コランダムとは、酸化アルミニウム(Al₂O₃)からなる鉱物の名称で、純粋な状態では無色透明ですが、結晶に取り込まれる微量元素の種類によって様々な色に発色します。

サファイアと分類されます。ここでは、ルビーの科学的な成り立ちと輝きを生む仕組みから見ていきましょう。

ルビーはコランダムにクロムが加わって赤く発色した宝石

ルビーの結晶

コランダムが赤く発色してルビーになる理由は、結晶の中に微量の「クロム(Cr³⁺)」が含まれるためです。クロムは青緑色の光を吸収し、残った赤色の光だけを目に届けます。これがルビーの赤の正体です。

クロムの含有量が多いほど赤みが増しますが、多すぎると黒みがかった赤になり価値が下がります。最も美しい発色とされる「ピジョンブラッド」は、クロムが適切な量で含まれたときにだけ生まれる色です。

なお同じコランダムでも、鉄(Fe)とチタン(Ti)が含まれると青に発色してサファイアになります。ルビーとサファイアは成分も硬度も同じ鉱物であり、色によってのみ名前が変わります。

ルビーの化学組成について知りたい方は、こちらの記事、コランダムについて知りたい方はこちらの記事を参考にしてみてください。

モース硬度9・複屈折・蛍光性が生む独特の輝きの正体

ルビーの蛍光性

ルビーの主なスペックは以下のとおりです。

鉱物 コランダム
化学式 Al₂O₃
モース硬度 9(ダイヤモンドに次ぐ硬さ)
屈折率 1.762〜1.770
複屈折 0.008〜0.010
比重 4.00

モース硬度9は、ダイヤモンド(10)に次ぐ高さで、日常的に身につけても傷がつきにくい宝石です。劈開(特定方向に割れやすい性質)がないため衝撃にも強く、婚約指輪や日常使いのジュエリーに向いています。

ルビーは複屈折の宝石です。光がルビーに入ると2つに分かれ、角度によってオレンジがかった赤と紫がかった赤が交互に見える多色性が生まれます。これがルビー特有の深みと重厚感の正体です。

さらにミャンマー産など大理石を母岩とするルビーは、日光の紫外線に反応して赤い蛍光を放ちます。

クロムが紫〜黄緑色の光を吸収し、そのエネルギーを赤色として再放出する性質によるものです。太陽光の下でルビーが内側から燃えるように輝いて見えるのは、この蛍光性が働いているからです。

ルビーの硬度について知りたい方はこちらの記事を参考にしてみてください。

ルビーの名前の由来と宝石言葉

宝石ルビー

「ルビー(Ruby)」という名前は、ラテン語の「ruber(ルベル)」、つまり「赤」が語源とされています。

古代には赤い宝石全般が広くルビーと呼ばれており、後世の鉱物学の発展によって「赤色のコランダム」のみがルビーと正確に定義されるようになりました。

サンスクリット語ではルビーを「ラトナラジュ(ratnaraj)」、宝石の王と呼びます。古代インドで最も尊い宝石として位置付けられていたことを示しています。

ルビーの宝石言葉は「愛情」「情熱」「勇気」とされています。

深く鮮やかな赤が血・炎・太陽を連想させることから、古来より生命力や勝利を象徴する石として戦士や王侯貴族に愛されてきた歴史があります。

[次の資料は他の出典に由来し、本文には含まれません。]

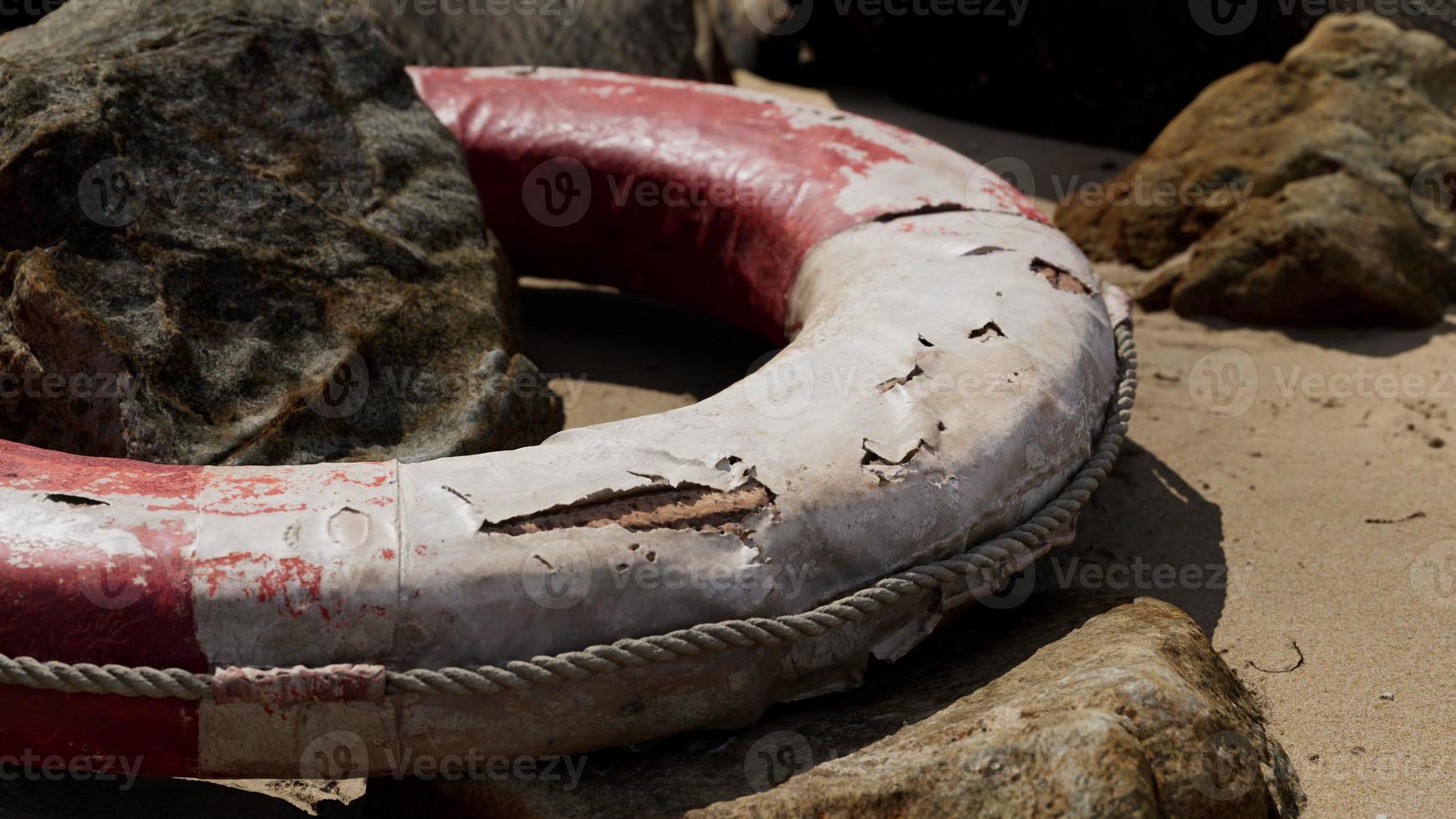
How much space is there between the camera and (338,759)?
5.66ft

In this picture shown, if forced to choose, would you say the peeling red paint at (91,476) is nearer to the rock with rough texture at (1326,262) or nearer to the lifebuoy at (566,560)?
the lifebuoy at (566,560)

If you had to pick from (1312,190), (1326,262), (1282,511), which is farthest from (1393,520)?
(1312,190)

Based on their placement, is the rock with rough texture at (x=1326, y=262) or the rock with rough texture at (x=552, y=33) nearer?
the rock with rough texture at (x=1326, y=262)

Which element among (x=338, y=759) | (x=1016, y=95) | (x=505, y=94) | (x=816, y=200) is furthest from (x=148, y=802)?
(x=1016, y=95)

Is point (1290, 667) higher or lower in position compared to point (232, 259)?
lower

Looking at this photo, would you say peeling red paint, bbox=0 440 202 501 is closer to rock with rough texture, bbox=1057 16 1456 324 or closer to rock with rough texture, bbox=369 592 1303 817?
rock with rough texture, bbox=369 592 1303 817

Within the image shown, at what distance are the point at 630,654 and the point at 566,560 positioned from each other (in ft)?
0.45

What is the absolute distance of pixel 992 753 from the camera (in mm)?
1682

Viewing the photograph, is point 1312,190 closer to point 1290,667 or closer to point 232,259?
point 1290,667

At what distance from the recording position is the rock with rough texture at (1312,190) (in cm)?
341

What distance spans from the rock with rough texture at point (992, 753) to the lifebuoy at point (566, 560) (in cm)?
6

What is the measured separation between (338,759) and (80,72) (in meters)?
1.40

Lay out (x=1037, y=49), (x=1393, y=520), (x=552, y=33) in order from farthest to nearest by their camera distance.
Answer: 1. (x=1037, y=49)
2. (x=552, y=33)
3. (x=1393, y=520)

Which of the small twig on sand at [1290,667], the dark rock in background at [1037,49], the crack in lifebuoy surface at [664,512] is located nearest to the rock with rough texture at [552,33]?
the dark rock in background at [1037,49]
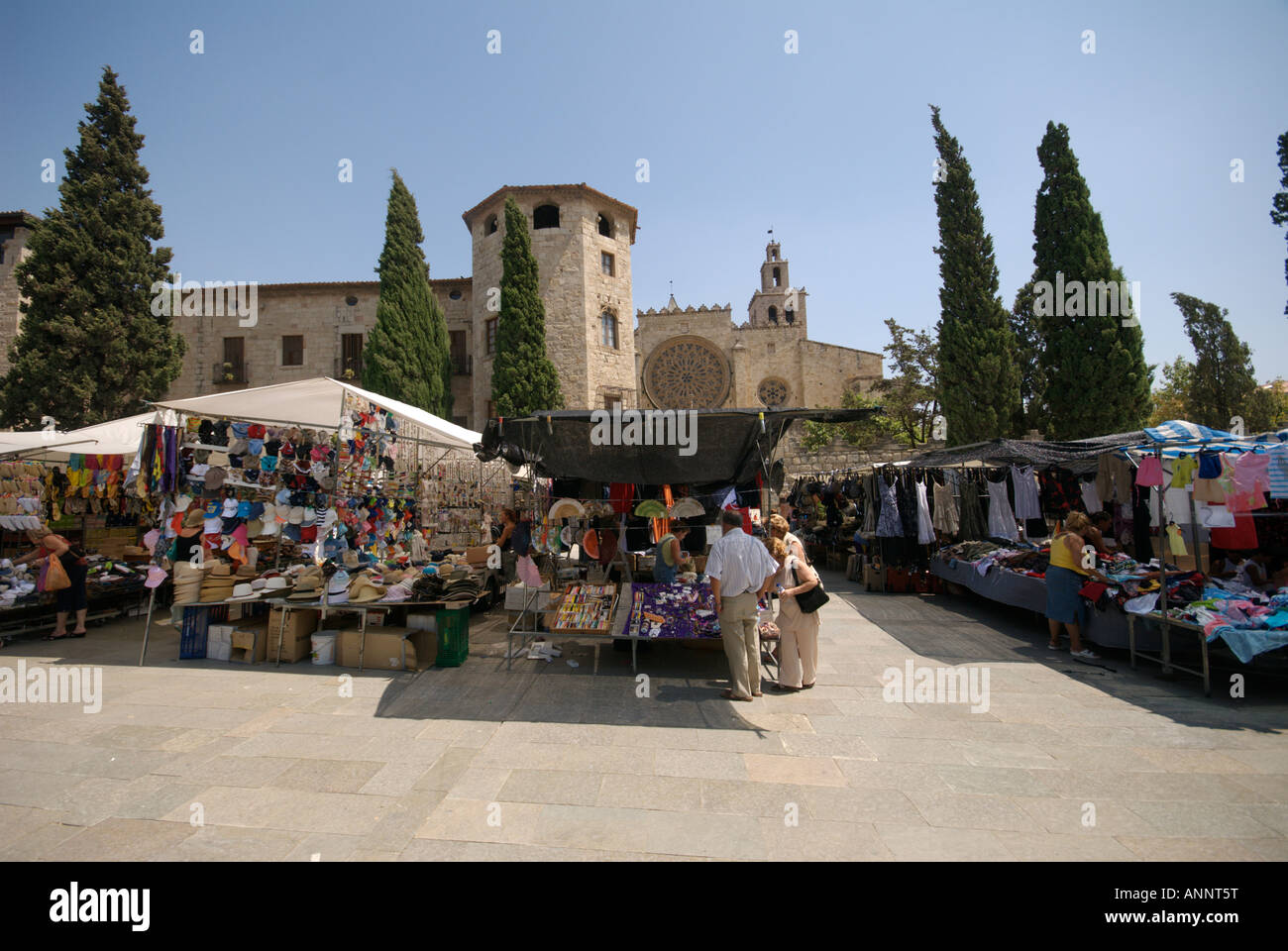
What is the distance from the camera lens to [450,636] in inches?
214

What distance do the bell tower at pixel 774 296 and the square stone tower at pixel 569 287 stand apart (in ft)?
65.1

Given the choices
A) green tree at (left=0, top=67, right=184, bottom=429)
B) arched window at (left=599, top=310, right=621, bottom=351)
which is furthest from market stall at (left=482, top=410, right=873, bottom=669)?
arched window at (left=599, top=310, right=621, bottom=351)

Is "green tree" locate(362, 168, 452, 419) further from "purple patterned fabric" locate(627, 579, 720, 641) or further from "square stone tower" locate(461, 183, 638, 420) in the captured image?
"purple patterned fabric" locate(627, 579, 720, 641)

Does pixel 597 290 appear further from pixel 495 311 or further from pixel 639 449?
pixel 639 449

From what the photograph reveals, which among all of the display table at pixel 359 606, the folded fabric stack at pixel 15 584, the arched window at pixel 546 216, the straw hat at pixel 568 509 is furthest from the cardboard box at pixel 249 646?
the arched window at pixel 546 216

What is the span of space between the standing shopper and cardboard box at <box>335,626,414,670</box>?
6.59 metres

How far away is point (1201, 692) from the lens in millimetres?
4652

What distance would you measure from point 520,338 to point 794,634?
17428 millimetres

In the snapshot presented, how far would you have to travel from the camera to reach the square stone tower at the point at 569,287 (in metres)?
21.7

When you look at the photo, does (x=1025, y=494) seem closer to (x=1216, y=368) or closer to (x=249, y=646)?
(x=249, y=646)

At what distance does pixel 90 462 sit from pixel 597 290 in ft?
57.0

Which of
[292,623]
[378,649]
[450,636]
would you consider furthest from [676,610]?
[292,623]

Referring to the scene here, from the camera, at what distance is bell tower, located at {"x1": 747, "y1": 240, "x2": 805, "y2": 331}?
40750mm

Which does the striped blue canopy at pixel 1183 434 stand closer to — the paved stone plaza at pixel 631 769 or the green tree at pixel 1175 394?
the paved stone plaza at pixel 631 769
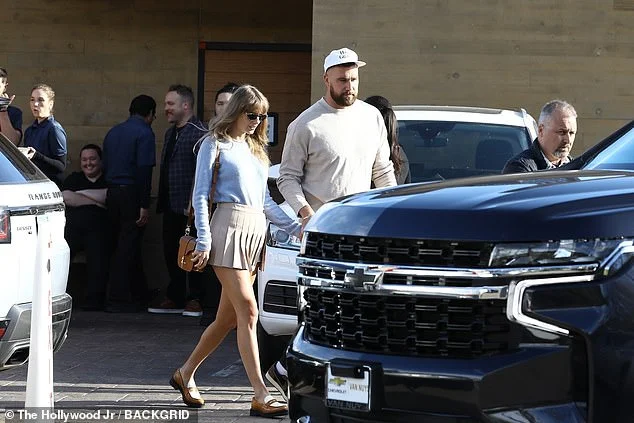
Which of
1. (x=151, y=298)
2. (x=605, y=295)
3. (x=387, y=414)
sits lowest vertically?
(x=151, y=298)

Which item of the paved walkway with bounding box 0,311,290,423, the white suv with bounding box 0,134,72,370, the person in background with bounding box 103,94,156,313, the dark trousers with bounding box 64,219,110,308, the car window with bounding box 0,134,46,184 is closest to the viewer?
the white suv with bounding box 0,134,72,370

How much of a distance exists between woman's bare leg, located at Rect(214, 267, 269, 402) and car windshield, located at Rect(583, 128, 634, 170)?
260cm

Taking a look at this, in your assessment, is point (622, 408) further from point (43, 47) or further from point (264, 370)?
point (43, 47)

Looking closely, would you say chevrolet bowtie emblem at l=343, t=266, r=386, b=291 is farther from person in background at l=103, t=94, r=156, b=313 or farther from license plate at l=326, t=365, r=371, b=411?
person in background at l=103, t=94, r=156, b=313

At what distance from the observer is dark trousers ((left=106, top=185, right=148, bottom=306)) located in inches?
528

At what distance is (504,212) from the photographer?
13.9ft

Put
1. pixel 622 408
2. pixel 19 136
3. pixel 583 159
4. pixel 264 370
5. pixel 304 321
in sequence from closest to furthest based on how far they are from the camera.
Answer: pixel 622 408
pixel 304 321
pixel 583 159
pixel 264 370
pixel 19 136

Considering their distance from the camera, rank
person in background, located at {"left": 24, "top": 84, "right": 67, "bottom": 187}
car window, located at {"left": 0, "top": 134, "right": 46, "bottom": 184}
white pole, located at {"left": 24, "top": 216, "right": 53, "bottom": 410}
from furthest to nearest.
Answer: person in background, located at {"left": 24, "top": 84, "right": 67, "bottom": 187} → car window, located at {"left": 0, "top": 134, "right": 46, "bottom": 184} → white pole, located at {"left": 24, "top": 216, "right": 53, "bottom": 410}

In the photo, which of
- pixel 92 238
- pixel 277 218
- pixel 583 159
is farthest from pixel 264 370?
pixel 92 238

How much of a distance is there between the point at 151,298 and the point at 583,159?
8.98 m

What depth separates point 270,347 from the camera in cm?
896

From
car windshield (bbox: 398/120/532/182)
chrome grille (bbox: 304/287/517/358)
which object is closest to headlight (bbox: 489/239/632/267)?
chrome grille (bbox: 304/287/517/358)

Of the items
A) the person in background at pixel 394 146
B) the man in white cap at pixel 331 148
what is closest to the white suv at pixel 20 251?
the man in white cap at pixel 331 148

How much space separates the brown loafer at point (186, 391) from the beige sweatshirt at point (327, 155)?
1.30m
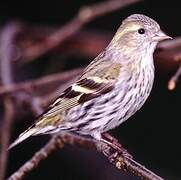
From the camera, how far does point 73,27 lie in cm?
352

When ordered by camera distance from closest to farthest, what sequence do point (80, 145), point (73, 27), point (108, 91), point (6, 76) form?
point (80, 145)
point (108, 91)
point (6, 76)
point (73, 27)

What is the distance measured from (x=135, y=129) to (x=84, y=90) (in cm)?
114

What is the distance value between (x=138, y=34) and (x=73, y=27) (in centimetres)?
101

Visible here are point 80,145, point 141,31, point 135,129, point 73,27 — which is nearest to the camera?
point 80,145

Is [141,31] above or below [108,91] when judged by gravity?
above

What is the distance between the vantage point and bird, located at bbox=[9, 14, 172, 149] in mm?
2543

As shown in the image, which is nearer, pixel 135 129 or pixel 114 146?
pixel 114 146

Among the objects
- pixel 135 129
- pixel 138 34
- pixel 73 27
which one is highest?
pixel 138 34

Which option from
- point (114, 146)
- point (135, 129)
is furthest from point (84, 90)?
point (135, 129)

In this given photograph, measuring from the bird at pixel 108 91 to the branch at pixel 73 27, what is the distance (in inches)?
32.2

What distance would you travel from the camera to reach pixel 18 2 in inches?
180

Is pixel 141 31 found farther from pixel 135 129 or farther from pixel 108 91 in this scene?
pixel 135 129

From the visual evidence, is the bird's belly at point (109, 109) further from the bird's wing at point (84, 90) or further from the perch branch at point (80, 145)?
the perch branch at point (80, 145)

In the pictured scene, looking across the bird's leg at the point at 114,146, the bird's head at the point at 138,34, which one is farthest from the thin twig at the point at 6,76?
the bird's head at the point at 138,34
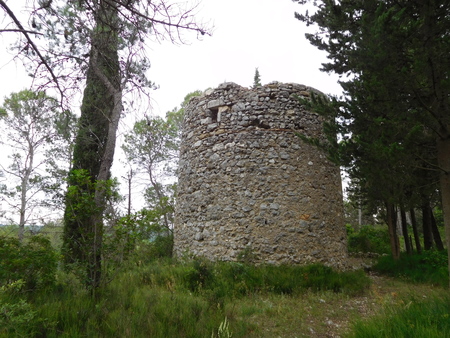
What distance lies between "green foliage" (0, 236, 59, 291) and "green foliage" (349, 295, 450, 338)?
4.10 meters

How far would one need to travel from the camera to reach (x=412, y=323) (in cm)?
317

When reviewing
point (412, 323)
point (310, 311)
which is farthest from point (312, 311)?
point (412, 323)

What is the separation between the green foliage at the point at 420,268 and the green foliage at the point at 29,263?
757cm

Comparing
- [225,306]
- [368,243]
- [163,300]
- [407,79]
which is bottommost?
[225,306]

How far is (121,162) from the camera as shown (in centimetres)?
1766

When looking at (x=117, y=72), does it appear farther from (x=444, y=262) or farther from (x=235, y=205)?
(x=444, y=262)

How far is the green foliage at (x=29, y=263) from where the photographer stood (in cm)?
383

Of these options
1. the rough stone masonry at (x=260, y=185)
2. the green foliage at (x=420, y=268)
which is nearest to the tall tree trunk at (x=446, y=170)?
the green foliage at (x=420, y=268)

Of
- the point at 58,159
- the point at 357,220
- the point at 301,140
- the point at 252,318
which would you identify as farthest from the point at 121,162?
the point at 357,220

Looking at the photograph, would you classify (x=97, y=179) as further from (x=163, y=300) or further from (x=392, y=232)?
(x=392, y=232)

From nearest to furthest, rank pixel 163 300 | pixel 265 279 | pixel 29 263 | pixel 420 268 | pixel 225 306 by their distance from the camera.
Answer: pixel 29 263, pixel 163 300, pixel 225 306, pixel 265 279, pixel 420 268

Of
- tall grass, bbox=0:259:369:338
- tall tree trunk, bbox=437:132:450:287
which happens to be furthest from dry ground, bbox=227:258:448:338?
tall tree trunk, bbox=437:132:450:287

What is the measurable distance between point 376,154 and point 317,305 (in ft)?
8.81

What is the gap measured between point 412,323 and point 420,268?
5.41 metres
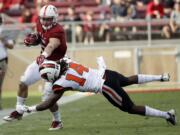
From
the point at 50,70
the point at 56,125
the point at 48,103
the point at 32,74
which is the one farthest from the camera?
the point at 32,74

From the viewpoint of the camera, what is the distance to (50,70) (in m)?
11.1

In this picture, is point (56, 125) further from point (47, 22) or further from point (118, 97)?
point (47, 22)

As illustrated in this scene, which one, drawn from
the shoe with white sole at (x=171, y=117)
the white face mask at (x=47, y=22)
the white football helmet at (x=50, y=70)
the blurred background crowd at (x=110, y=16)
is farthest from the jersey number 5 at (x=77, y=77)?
the blurred background crowd at (x=110, y=16)

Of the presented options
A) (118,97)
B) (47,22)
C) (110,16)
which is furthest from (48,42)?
(110,16)

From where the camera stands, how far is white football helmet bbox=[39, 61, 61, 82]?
11.1 meters

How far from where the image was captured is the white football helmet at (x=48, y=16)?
11508 mm

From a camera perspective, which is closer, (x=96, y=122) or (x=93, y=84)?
(x=93, y=84)

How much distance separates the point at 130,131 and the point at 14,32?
40.4 feet

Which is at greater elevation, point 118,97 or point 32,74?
point 32,74

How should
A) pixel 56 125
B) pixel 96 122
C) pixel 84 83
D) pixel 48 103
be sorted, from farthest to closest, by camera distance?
1. pixel 96 122
2. pixel 56 125
3. pixel 84 83
4. pixel 48 103

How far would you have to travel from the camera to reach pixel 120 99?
444 inches

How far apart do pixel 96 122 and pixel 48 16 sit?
7.19 ft

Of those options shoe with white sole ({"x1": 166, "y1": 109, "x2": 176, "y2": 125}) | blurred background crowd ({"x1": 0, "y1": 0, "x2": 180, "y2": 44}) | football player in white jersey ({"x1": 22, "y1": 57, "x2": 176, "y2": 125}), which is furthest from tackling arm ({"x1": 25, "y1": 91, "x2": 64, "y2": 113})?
blurred background crowd ({"x1": 0, "y1": 0, "x2": 180, "y2": 44})

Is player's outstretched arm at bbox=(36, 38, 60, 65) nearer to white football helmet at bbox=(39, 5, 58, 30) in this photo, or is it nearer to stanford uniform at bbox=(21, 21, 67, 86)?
stanford uniform at bbox=(21, 21, 67, 86)
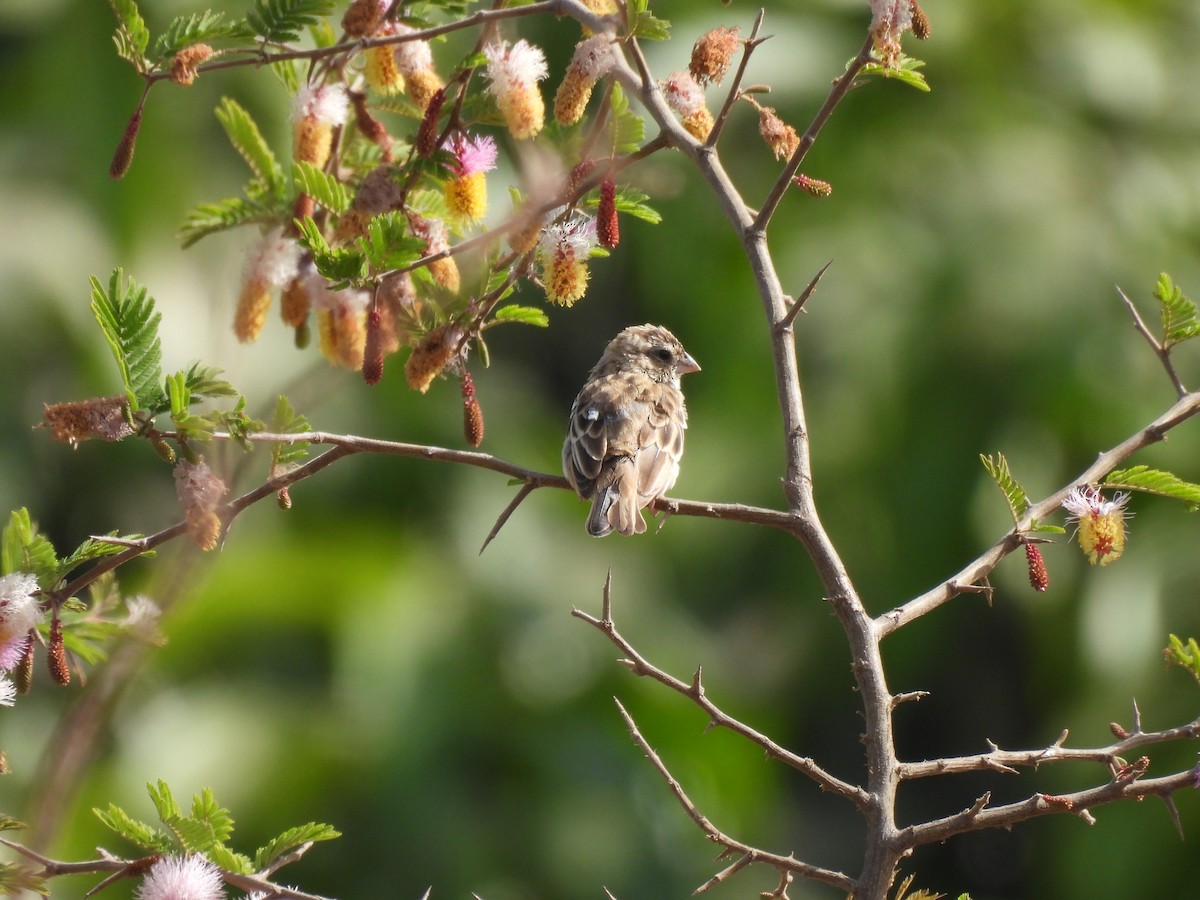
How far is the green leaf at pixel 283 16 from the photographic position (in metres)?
2.57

現代でも「永遠の愛の象徴」として婚約指輪や記念日のプレゼントに選ばれることが多い宝石です。

ルビーの宝石・石言葉について知りたい方はこちらの記事、ルビーの意味や効果について知りたい方はこちらの記事を参考にしてみてください。

ルビーが「宝石の女王」である歴史的・文化的な理由

ルビーリング

ルビーはなぜ時代を超えて特別視されてきたのか。その答えは科学的な美しさだけではなく、何千年にもわたって人々の信仰・権力・富と結びついてきた歴史にあります。

ここでは、古代から現代のオークションまでルビーが特別である歴史的な理由を見ていきます。

古代インドで「宝石の王」と呼ばれた起源

宝石ルビー

ルビーの歴史は青銅器時代にまで遡ります。最も古い原産地のひとつとされるスリランカでは、5世紀の詩にすでにルビーへの言及があります。

先ほども少し紹介しましたが、古代インドではルビーは「Ratnaraj(ラトナラジュ)」、宝石の王と呼ばれました。

さらに「Ratnanayaka(宝石の指導者)」「Padmaraga(蓮の花のような赤)」とも称され、神が最初にルビーを作りその所有者として人間を創造したという伝説が生まれるほど、神聖な存在として扱われていました。

ヒンドゥー教では、神クリシュナに美しいルビーを捧げた者は皇帝として生まれ変わると信じられており、ルビーは宗教的な儀礼にも深く結びついていました。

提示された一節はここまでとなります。